*Instruction:* Make an exact copy of all the entries below, with the pictures left out.

Items from a dataset:
** Start **
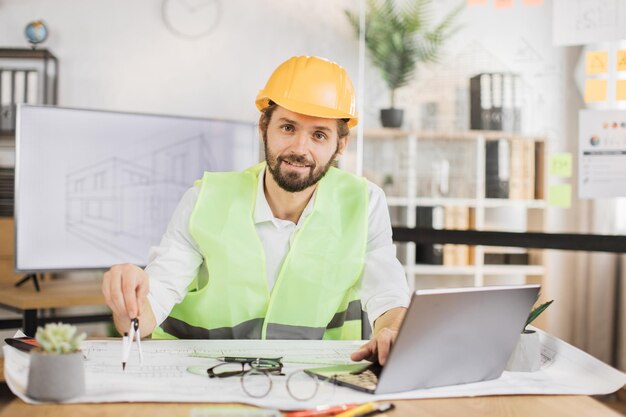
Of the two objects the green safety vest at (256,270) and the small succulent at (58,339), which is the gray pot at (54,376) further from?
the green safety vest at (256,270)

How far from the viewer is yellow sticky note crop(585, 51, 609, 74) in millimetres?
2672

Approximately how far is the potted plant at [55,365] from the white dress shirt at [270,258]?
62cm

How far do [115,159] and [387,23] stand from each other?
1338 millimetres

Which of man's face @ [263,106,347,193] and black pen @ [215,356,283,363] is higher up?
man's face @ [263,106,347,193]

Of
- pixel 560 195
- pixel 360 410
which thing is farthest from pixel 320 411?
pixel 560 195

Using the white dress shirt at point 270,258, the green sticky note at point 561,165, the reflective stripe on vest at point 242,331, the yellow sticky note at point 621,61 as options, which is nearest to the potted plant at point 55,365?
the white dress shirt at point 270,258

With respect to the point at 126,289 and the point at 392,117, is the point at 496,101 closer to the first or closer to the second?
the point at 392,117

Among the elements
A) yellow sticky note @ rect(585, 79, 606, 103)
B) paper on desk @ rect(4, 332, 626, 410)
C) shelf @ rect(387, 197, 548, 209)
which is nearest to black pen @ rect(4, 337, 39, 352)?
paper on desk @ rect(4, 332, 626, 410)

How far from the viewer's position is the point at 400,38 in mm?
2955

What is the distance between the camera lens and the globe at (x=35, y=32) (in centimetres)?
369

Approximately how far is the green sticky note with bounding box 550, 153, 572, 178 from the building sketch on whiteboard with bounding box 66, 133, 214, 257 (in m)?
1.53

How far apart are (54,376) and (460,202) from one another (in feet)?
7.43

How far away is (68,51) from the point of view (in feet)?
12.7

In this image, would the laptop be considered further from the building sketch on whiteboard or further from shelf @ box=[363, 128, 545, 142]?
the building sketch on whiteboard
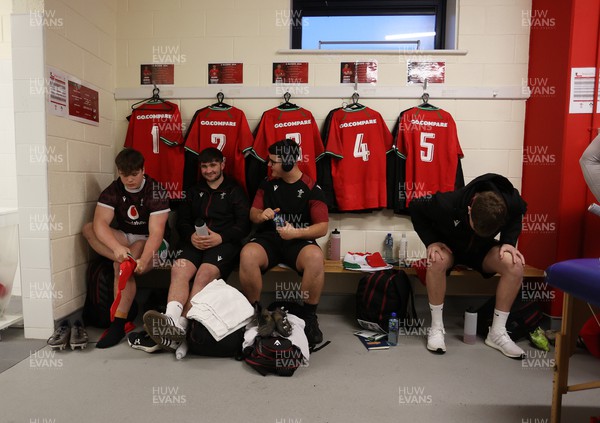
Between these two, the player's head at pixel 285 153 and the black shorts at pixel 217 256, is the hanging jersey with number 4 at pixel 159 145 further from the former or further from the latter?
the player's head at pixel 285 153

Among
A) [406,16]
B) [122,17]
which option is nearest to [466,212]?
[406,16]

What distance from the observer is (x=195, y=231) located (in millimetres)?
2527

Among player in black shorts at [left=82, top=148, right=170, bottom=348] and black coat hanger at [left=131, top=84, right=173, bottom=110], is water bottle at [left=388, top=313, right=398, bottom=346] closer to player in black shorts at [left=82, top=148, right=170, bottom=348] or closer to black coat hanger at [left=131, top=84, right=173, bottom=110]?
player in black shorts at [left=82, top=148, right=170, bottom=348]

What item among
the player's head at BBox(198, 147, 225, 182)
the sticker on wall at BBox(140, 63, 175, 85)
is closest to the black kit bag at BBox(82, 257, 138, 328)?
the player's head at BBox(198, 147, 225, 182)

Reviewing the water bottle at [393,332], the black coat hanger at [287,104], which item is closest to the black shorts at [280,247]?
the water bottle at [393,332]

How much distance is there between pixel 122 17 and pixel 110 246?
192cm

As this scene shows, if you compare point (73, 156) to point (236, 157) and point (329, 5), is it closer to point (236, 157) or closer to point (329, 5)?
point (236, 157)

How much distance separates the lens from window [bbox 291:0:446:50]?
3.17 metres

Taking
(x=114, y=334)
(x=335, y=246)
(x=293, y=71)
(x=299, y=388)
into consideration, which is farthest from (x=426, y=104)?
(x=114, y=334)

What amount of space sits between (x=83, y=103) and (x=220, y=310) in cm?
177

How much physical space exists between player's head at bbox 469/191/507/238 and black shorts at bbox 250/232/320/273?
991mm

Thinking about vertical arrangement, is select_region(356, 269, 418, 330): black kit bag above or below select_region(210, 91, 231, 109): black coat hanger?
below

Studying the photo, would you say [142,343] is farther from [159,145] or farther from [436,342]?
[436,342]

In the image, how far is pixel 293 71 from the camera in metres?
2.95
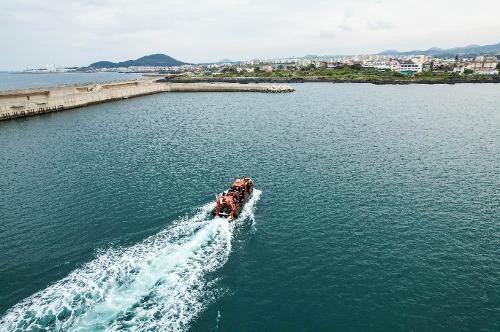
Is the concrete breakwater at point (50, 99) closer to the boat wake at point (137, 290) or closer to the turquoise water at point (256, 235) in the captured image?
** End **
*Task result:*
Of the two objects the green safety vest at (256,270) and the small succulent at (58,339), which is the gray pot at (54,376) further from?
the green safety vest at (256,270)

How far from the viewer is yellow sticky note crop(585, 51, 609, 74) in millimetres?
2672

Approximately how far is the potted plant at [55,365] from the white dress shirt at [270,258]?
62cm

How far do [115,159] and [387,23] stand from each other?
1338 millimetres

Which of man's face @ [263,106,347,193] and black pen @ [215,356,283,363] is higher up?
man's face @ [263,106,347,193]

Of
- pixel 560 195
- pixel 360 410
which thing is farthest from pixel 320 411?
pixel 560 195

Using the white dress shirt at point 270,258, the green sticky note at point 561,165, the reflective stripe on vest at point 242,331, the yellow sticky note at point 621,61 as options, which is nearest to the potted plant at point 55,365?
the white dress shirt at point 270,258

With respect to the point at 126,289 and the point at 392,117, is the point at 496,101 closer to the first or closer to the second?
the point at 392,117

Among the elements
A) yellow sticky note @ rect(585, 79, 606, 103)
B) paper on desk @ rect(4, 332, 626, 410)
C) shelf @ rect(387, 197, 548, 209)
which is nearest to black pen @ rect(4, 337, 39, 352)?
paper on desk @ rect(4, 332, 626, 410)

How far from the viewer's position is the point at 400,38 in mm?
2955

What is the distance between the camera lens and the globe at (x=35, y=32) (in centimetres)?
369

Approximately how far is the green sticky note with bounding box 550, 153, 572, 178 from the building sketch on whiteboard with bounding box 66, 133, 214, 257 (in m)?
1.53

How far apart are (54,376) and (460,202) from one another (in feet)?
7.43

How far away is (68,51) from the point of view (in feet)?
12.7

In this image, would the laptop be considered further from the building sketch on whiteboard or further from shelf @ box=[363, 128, 545, 142]?
the building sketch on whiteboard
Between these two, the player's head at pixel 285 153 and the black shorts at pixel 217 256, is the hanging jersey with number 4 at pixel 159 145 further from the former or further from the latter?
the player's head at pixel 285 153

Among
A) [406,16]
B) [122,17]
which option is nearest to [466,212]?
[406,16]

What distance from the observer is (x=195, y=231) located (in millimetres)?
2527

Among player in black shorts at [left=82, top=148, right=170, bottom=348] and black coat hanger at [left=131, top=84, right=173, bottom=110], is water bottle at [left=388, top=313, right=398, bottom=346] closer to player in black shorts at [left=82, top=148, right=170, bottom=348] or closer to black coat hanger at [left=131, top=84, right=173, bottom=110]?
player in black shorts at [left=82, top=148, right=170, bottom=348]

What item among
the player's head at BBox(198, 147, 225, 182)
the sticker on wall at BBox(140, 63, 175, 85)
is closest to the black kit bag at BBox(82, 257, 138, 328)?
the player's head at BBox(198, 147, 225, 182)

Reviewing the water bottle at [393,332], the black coat hanger at [287,104], which item is closest to the black shorts at [280,247]?
the water bottle at [393,332]

How much distance is there between pixel 122 17 and pixel 110 246?
192cm

As this scene shows, if you compare point (73, 156) to point (236, 157) and point (329, 5), is it closer to point (236, 157) or closer to point (329, 5)?
point (236, 157)

How much distance separates the lens from window [bbox 291:0:446:50]?
3.17 metres

Taking
(x=114, y=334)
(x=335, y=246)
(x=293, y=71)
(x=299, y=388)
into consideration, which is farthest from (x=426, y=104)?
(x=114, y=334)

What amount of space sits between (x=83, y=103) and (x=220, y=310) in cm?
177

How much physical space exists between player's head at bbox 469/191/507/238 and black shorts at bbox 250/232/320/273?
991mm

Thinking about vertical arrangement, is select_region(356, 269, 418, 330): black kit bag above or below select_region(210, 91, 231, 109): black coat hanger?
below

Studying the photo, would you say [142,343] is farther from [159,145] or farther from [436,342]?
[436,342]

In the image, how far is pixel 293 71 from the camera in metres?
2.95
Is the concrete breakwater at point (50, 99) closer to the boat wake at point (137, 290) or closer to the turquoise water at point (256, 235) in the captured image?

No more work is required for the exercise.